Exercise goal:
For every record that follows, write out the text exactly and omit the picture, if one is present.

Stored data entries:
BEGIN

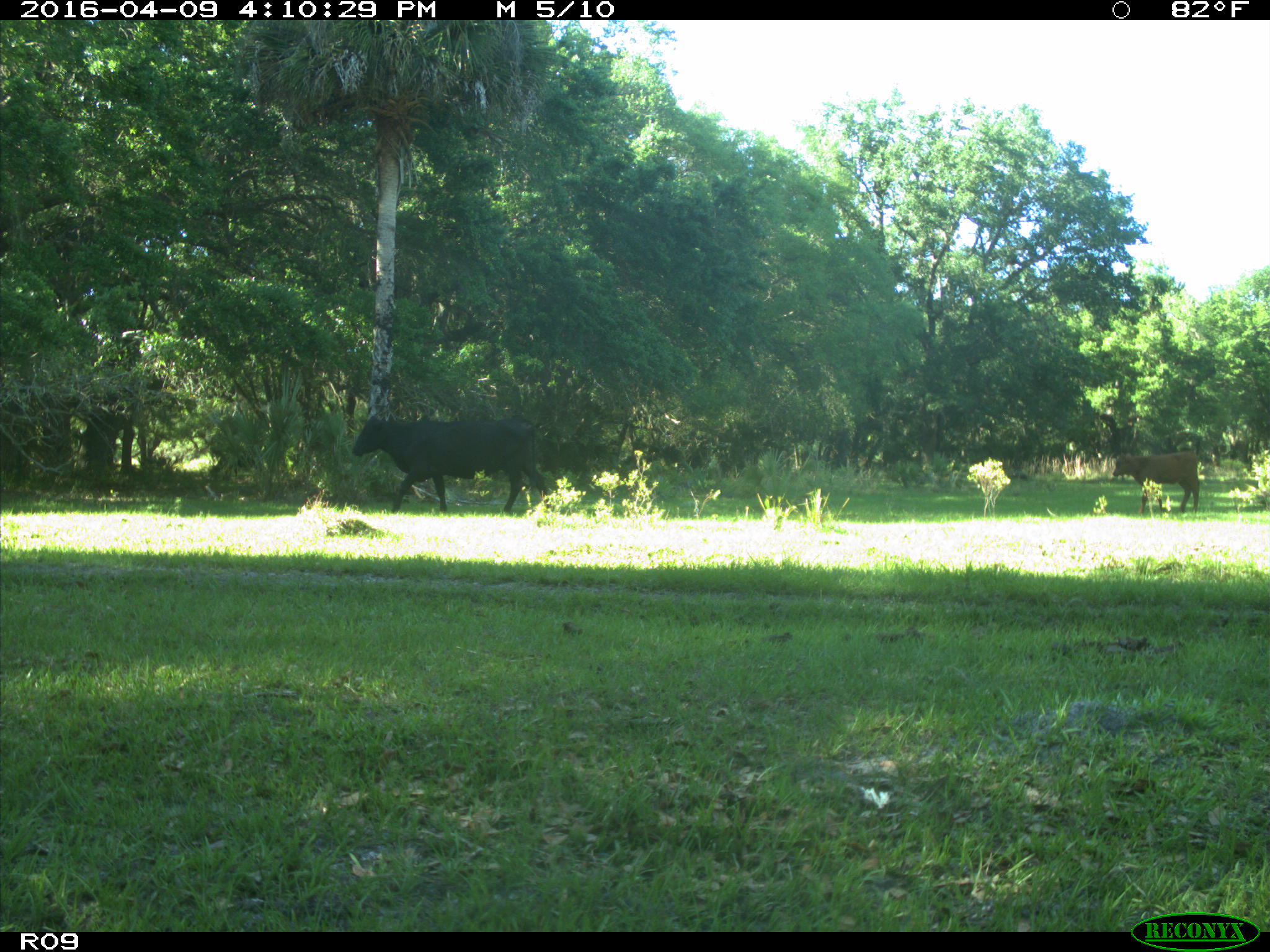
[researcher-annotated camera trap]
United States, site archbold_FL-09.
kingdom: Animalia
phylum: Chordata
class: Mammalia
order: Artiodactyla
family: Bovidae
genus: Bos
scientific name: Bos taurus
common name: domestic cow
Bos taurus (domestic cow).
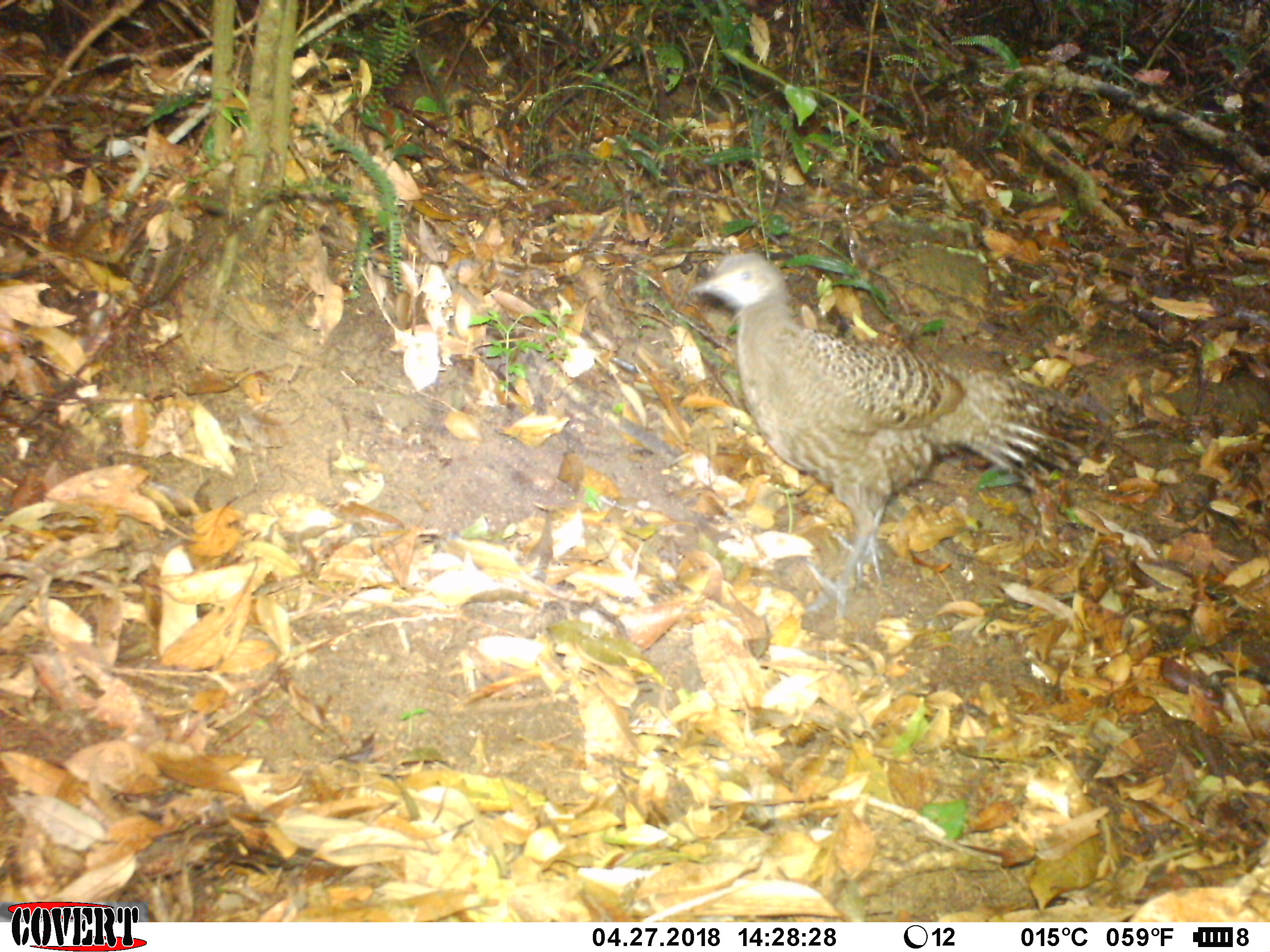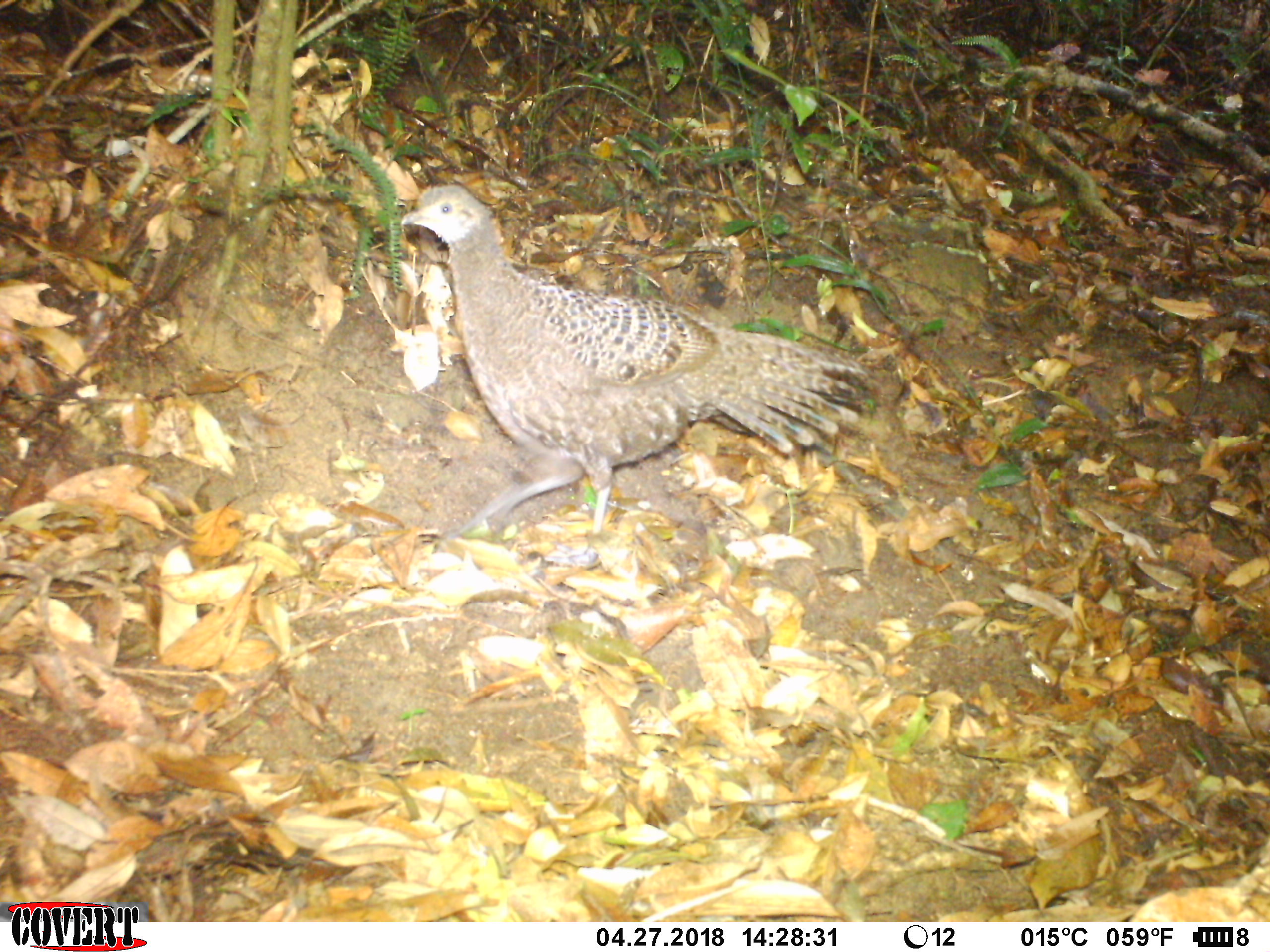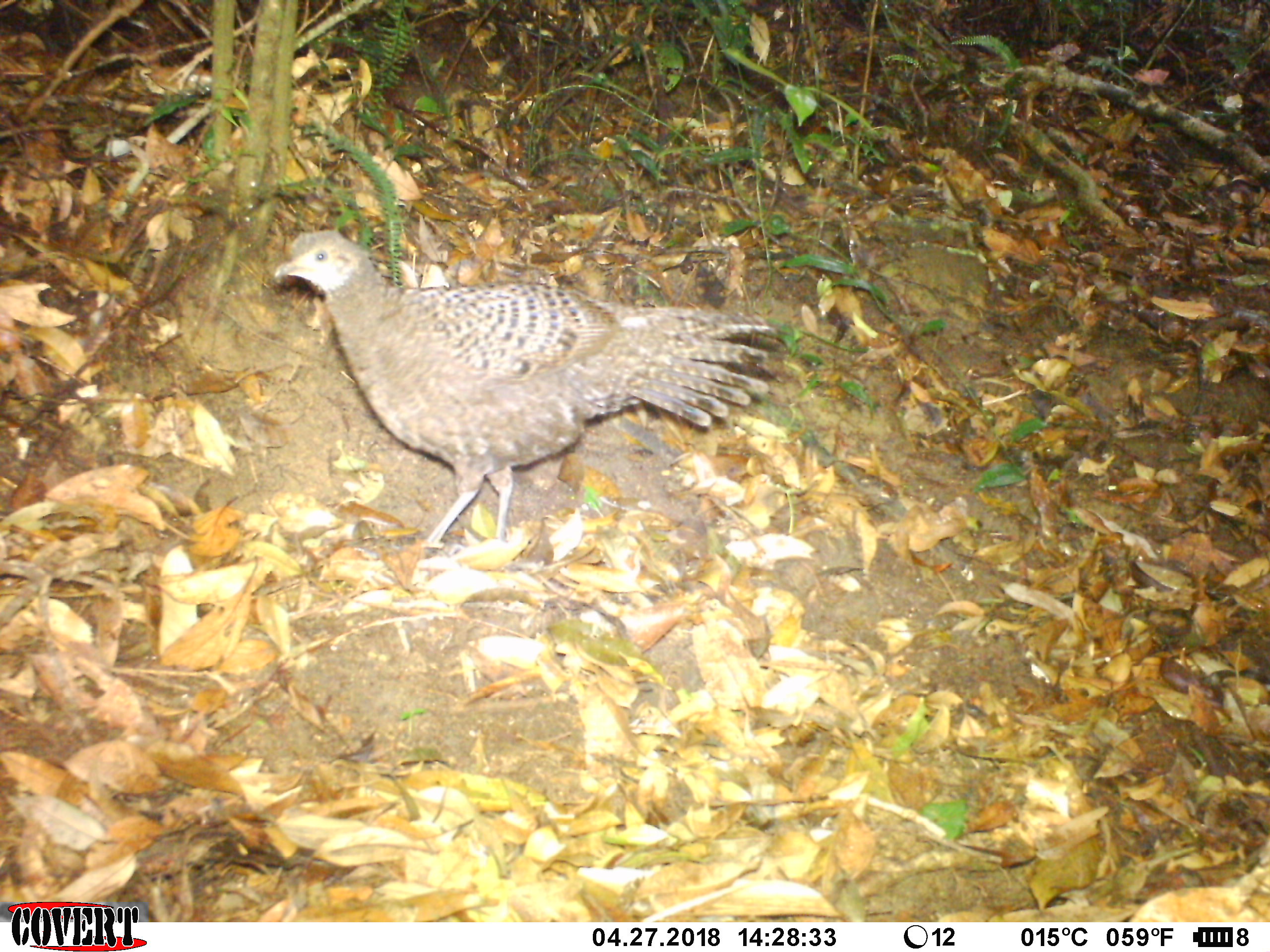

END

Finished task:
[researcher-annotated camera trap]
United States, site archbold_FL-09.
kingdom: Animalia
phylum: Chordata
class: Mammalia
order: Artiodactyla
family: Bovidae
genus: Bos
scientific name: Bos taurus
common name: domestic cow
Bos taurus (domestic cow).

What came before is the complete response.